She's been getting worse and worse and NOTHING works.
I don't give in at all. If she uses her "mean words", she does not get what she is demanding.
Of course, once I let her know that she immediate uses her "nice words" in a loud, desperate tone and if I DARE say "Not right now", "Give me just a minute" or "I told you we are not doing that today" she is back to using "mean words".
I just needed to vent. I'm losing my mind with the way she has been!
It can take MONTHS for a child to fully learn something through discipline, no matter what form of discipline you use. You are handling things great. Give it time. Even though you didn't "create the monster" she's formed some bad habits all on her own and eventually she will break them because you are being consistent and she will learn how to change to get what she wants/needs.
Here are some ideas, though. I'm going to call them the 5 P's of Patience. And I made this up but the techniques are not my own, just a compilation of things I've picked up over the years.
--Play Pretend. Play tea party with her where maybe one bear is rude and the other is polite and ask your daughter who she should give the tea to.
--Positive Reinforcement. When she does wait, be sure to verbally notice and/or compliment her patience! Maybe even a sticker on a chart would be further incentive, and 10 stickers = a prize. She can get a sticker every time she asks nicely then waits patiently without any reminders.
--Practice. Even when you can help her right away, get up and go to help her, then say, "I want to see if you can be SUPER patient for 10 seconds before I get you your snack. Let's count together."
--Prepare. This one helps a lot with my kids. Think about this. Your CHILD (remember, just a kid, with the emotional and mental maturity of their age) asks for something rude. You say, "I'm not getting anything when you ask rude. You need to ask politely." In their head, that means "When I ask politely she'll get it for me." In fact, to a CHILD who is interpreting it from a CHILD's perspective, it sounds a bit like a promise to get them what they want when they ask nice. So when after they ask nice you say, "Not right now" they feel like you lied to them (even though you DID NOT). That sends them back to where they started. As frustrating as it is for you, it's ALSO frustrating for them. It feels hopeless. And they may even think, "Well how long do I have to wait and after I wait then she's just going to have another reason to say no." Because remember, they are operating on the emotional maturity of their age. SO, this is why I say "Prepare." Tell them, "After you ask nicely and then wait until I finish the dishes, I can get that for you." It lets them know AHEAD of time what the two requirements are. Then follow through!
--Plan. Another thing we do with our kids a behavioral therapist taught us; it's the "5 second rule" but it's not really 5 seconds. When my kids want something, they have to say excuse me. I say, "Okay, give me five." Then I go about what I am doing and every so often say "1" then "2" etc. If I'm talking with company or have a phone call, I use my fingers to show them the visual count.
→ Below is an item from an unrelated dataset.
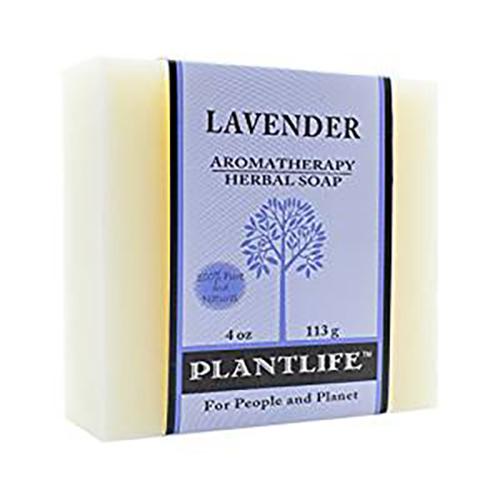Vegan Soap Lavender Plantlife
At that point, when I reach 5, I take a break from what I am doing to address them. I explained this method before we started it, and we also have a basket of things they can do while waiting (or anything else they want to find). Sometimes I tell my son "give me five" and he goes and grabs a book and goes into the other room to read, giving me much more than 5! I space the 5 out, so sometimes a 5 might be 3 minutes or it might only be 1 minute, but I try to make the wait time appropriate to their age and build up how long that 5 is over time. Afterward, if they stood waiting instead of doing an activity, we talk about things they can do while they wait. Another fair option is a timer. You can say, "I need 5 minutes. I am setting this timer. You can go color while you wait, and when it goes off I will get you (xyz)." As they get used to this method, you just say "I need 5 minutes. I'm setting the time." and they will know what will follow and can independently go find something to do. But it takes time to get to that point! The key to this though is planning your time and teaching them to plan theirs; teaching them to plan for waiting and how to wait when the time comes.
FYI--I had a REALLY demanding (dare I say bratty!) daughter for a good year or so until I learned these techniques. I DID NOT GET IT. I was like, she NEVER gets her way acting like that, yet she continues to act like that?! WHY??? Some kids just take a little more work in this area. It's not because we do anything wrong, it's not because we spoil them or because it gets them what they want. They are just strong willed. It's challenging, but I PROMISE you are there are some REALLY rewarding qualities to the flip side of that personality coin. Kids who are demanding and stubborn can learn to channel that energy into being devoted, persistent (in a good way), hard-working, and to being the kind of person who will eventually put just as much effort into doing the RIGHT thing (even when other people pressure them to do otherwise). They just need guidance.
True Story: My daughter, who once was very much the way you are describing and yes, still has her bad/grumpy/emotional days, is at the point now where even if ALL of her friends are misbehaving, she won't do it. I've even seen her REMOVE HERSELF FROM A SITUATION. Example 1: kids throwing popcorn and making a mess. She got up, walked away, and ate lunch by herself instead of sticking around to get in trouble with those girls. Example 2: A friend was running around when they weren't supposed to, and kept saying "Come on, run with me! Come on! Let's go! What aren't you running? Run with me!" and eventually my daughter came and sat next to me and I said "What's up?" and she said "She wants me to run with her but I'm not supposed to." That is because she can be just as strong willed about following directions as she can be about "getting her own way" so keep in mind when dealing with these struggles that there is a positive side to the personality that causes these behaviors. Eventually, you will teach your daughter to harness her personality in a positive way! It takes time, you might lose a little hair along the way, and some days you might even feel like it's HOPELESS. But, it's not, and the eventual payoff will make you the proudest mom in the world. It's SO worth it, I promise you, and I promise you that beneath that demanding exterior is a little girl who is going to SHINE as she matures under your loving guidance.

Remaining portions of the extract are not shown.